» WORK ITEM: Please reproduce all entries word for word, leaving every image behind.

-=-=-

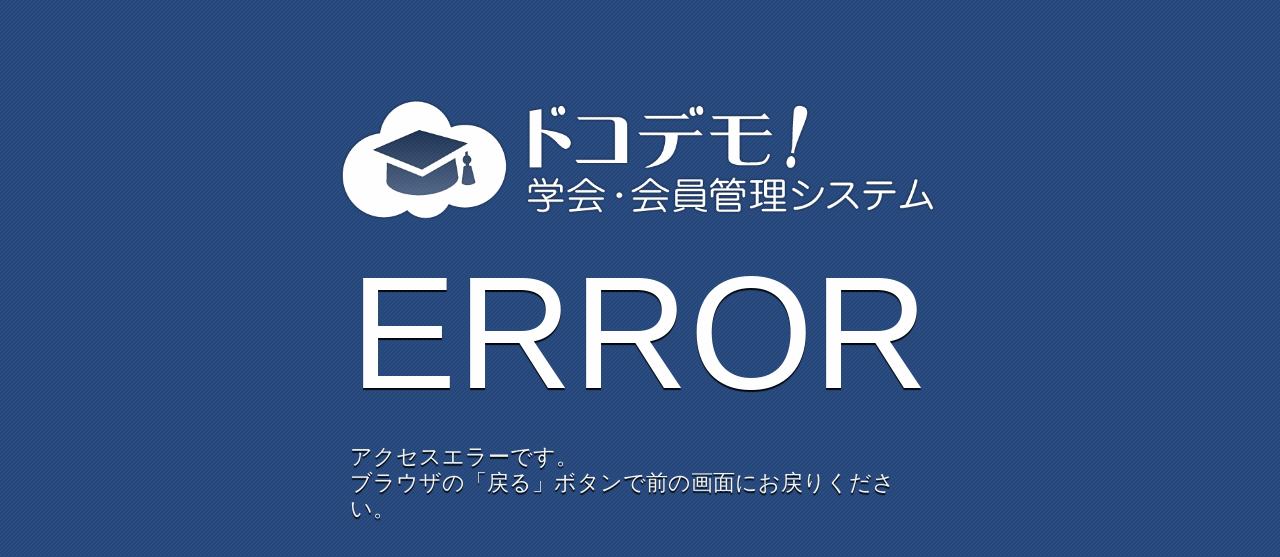

--- FILE ---
content_type: text/html; charset=UTF-8
request_url: http://dokodemokanri.org/
body_size: 1150
content:
<!DOCTYPE html>
<!--[if lt IE 7]>      <html class="no-js lt-ie9 lt-ie8 lt-ie7"> <![endif]-->
<!--[if IE 7]>         <html class="no-js lt-ie9 lt-ie8"> <![endif]-->
<!--[if IE 8]>         <html class="no-js lt-ie9"> <![endif]-->
<!--[if gt IE 8]><!--> <html class="no-js"> <!--<![endif]-->
<head>
    <meta charset="utf-8">
    <meta http-equiv="X-UA-Compatible" content="IE=edge,chrome=1">

    <title>ドコデモ！学会・会員管理システム</title>

    <meta name="description" content="">
    <meta name="viewport" content="width=device-width,initial-scale=1.0,minimum-scale=1,maximum-scale=1.0" />

    <link rel="stylesheet" href="/errorRefer/normalize.min.css">
    <link rel="stylesheet" href="/errorRefer/dcMain.css">

    <!--[if lt IE 9]>
        <script src="https://html5shim.googlecode.com/svn/trunk/html5.js"></script>
    <![endif]-->
    
</head>

<body id="accessError">
    <div>
        <img src="/errorRefer/logo.png" alt="">
        <p class="errorText">ERROR</p>
        <p>アクセスエラーです。<br>ブラウザの「戻る」ボタンで前の画面にお戻りください。</p>
    </div>
</body>

</html>

--- FILE ---
content_type: text/css
request_url: http://dokodemokanri.org/errorRefer/dcMain.css
body_size: 1074
content:
html, body {
	height: 100%;
}

html {
}

body {
	width:100%;
	color: #FFF;
	background: url(htmlBg.png);
	font-size: 62.5%;
	font-family: Verdana, Roboto, "Droid Sans", "游ゴシック", YuGothic, "ヒラギノ角ゴ ProN W3", "Hiragino Kaku Gothic ProN", "ヒラギノ角ゴ Pro W3", "Hiragino Kaku Gothic Pro", "メイリオ", Meiryo, sans-serif;
	line-height:1.2;
	overflow-y: scroll;
    user-select: none;
    -webkit-user-select: none;
    -moz-user-select: none;
    -ms-user-select: none;
    -o-user-select: none;
	-webkit-animation: fadeInAnimation 0.5s 1 forwards;
	animation: fadeInAnimation 0.5s 1 forwards;
}

@keyframes fadeInAnimation {
	0% { opacity: 0; }
	100% { opacity: 1.0; }
}

@-webkit-keyframes fadeInAnimation {
	0% { opacity: 0; }
	100% { opacity: 1.0; }
}

div {
	width: 600px;
	margin: 100px auto 0;
}

div img {
	width: 100%;
	height: auto;
}

p {
	margin: 15px 10px;
	color: #F4F4F4;
	font-size: 2.2em;
	text-shadow: 0 2px 1px rgba(0, 0, 0, 0.9);
}

p.errorText {
	color: #FFF;
	font-size: 16.0em;
	font-family: Arial, Helvetica, sans-serif;
}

-=-=-

» WRITTEN REPLY:
--- FILE ---
content_type: text/html; charset=UTF-8
request_url: http://dokodemokanri.org/
body_size: 1150
content:
<!DOCTYPE html>
<!--[if lt IE 7]>      <html class="no-js lt-ie9 lt-ie8 lt-ie7"> <![endif]-->
<!--[if IE 7]>         <html class="no-js lt-ie9 lt-ie8"> <![endif]-->
<!--[if IE 8]>         <html class="no-js lt-ie9"> <![endif]-->
<!--[if gt IE 8]><!--> <html class="no-js"> <!--<![endif]-->
<head>
    <meta charset="utf-8">
    <meta http-equiv="X-UA-Compatible" content="IE=edge,chrome=1">

    <title>ドコデモ！学会・会員管理システム</title>

    <meta name="description" content="">
    <meta name="viewport" content="width=device-width,initial-scale=1.0,minimum-scale=1,maximum-scale=1.0" />

    <link rel="stylesheet" href="/errorRefer/normalize.min.css">
    <link rel="stylesheet" href="/errorRefer/dcMain.css">

    <!--[if lt IE 9]>
        <script src="https://html5shim.googlecode.com/svn/trunk/html5.js"></script>
    <![endif]-->
    
</head>

<body id="accessError">
    <div>
        <img src="/errorRefer/logo.png" alt="">
        <p class="errorText">ERROR</p>
        <p>アクセスエラーです。<br>ブラウザの「戻る」ボタンで前の画面にお戻りください。</p>
    </div>
</body>

</html>

--- FILE ---
content_type: text/css
request_url: http://dokodemokanri.org/errorRefer/dcMain.css
body_size: 1074
content:
html, body {
	height: 100%;
}

html {
}

body {
	width:100%;
	color: #FFF;
	background: url(htmlBg.png);
	font-size: 62.5%;
	font-family: Verdana, Roboto, "Droid Sans", "游ゴシック", YuGothic, "ヒラギノ角ゴ ProN W3", "Hiragino Kaku Gothic ProN", "ヒラギノ角ゴ Pro W3", "Hiragino Kaku Gothic Pro", "メイリオ", Meiryo, sans-serif;
	line-height:1.2;
	overflow-y: scroll;
    user-select: none;
    -webkit-user-select: none;
    -moz-user-select: none;
    -ms-user-select: none;
    -o-user-select: none;
	-webkit-animation: fadeInAnimation 0.5s 1 forwards;
	animation: fadeInAnimation 0.5s 1 forwards;
}

@keyframes fadeInAnimation {
	0% { opacity: 0; }
	100% { opacity: 1.0; }
}

@-webkit-keyframes fadeInAnimation {
	0% { opacity: 0; }
	100% { opacity: 1.0; }
}

div {
	width: 600px;
	margin: 100px auto 0;
}

div img {
	width: 100%;
	height: auto;
}

p {
	margin: 15px 10px;
	color: #F4F4F4;
	font-size: 2.2em;
	text-shadow: 0 2px 1px rgba(0, 0, 0, 0.9);
}

p.errorText {
	color: #FFF;
	font-size: 16.0em;
	font-family: Arial, Helvetica, sans-serif;
}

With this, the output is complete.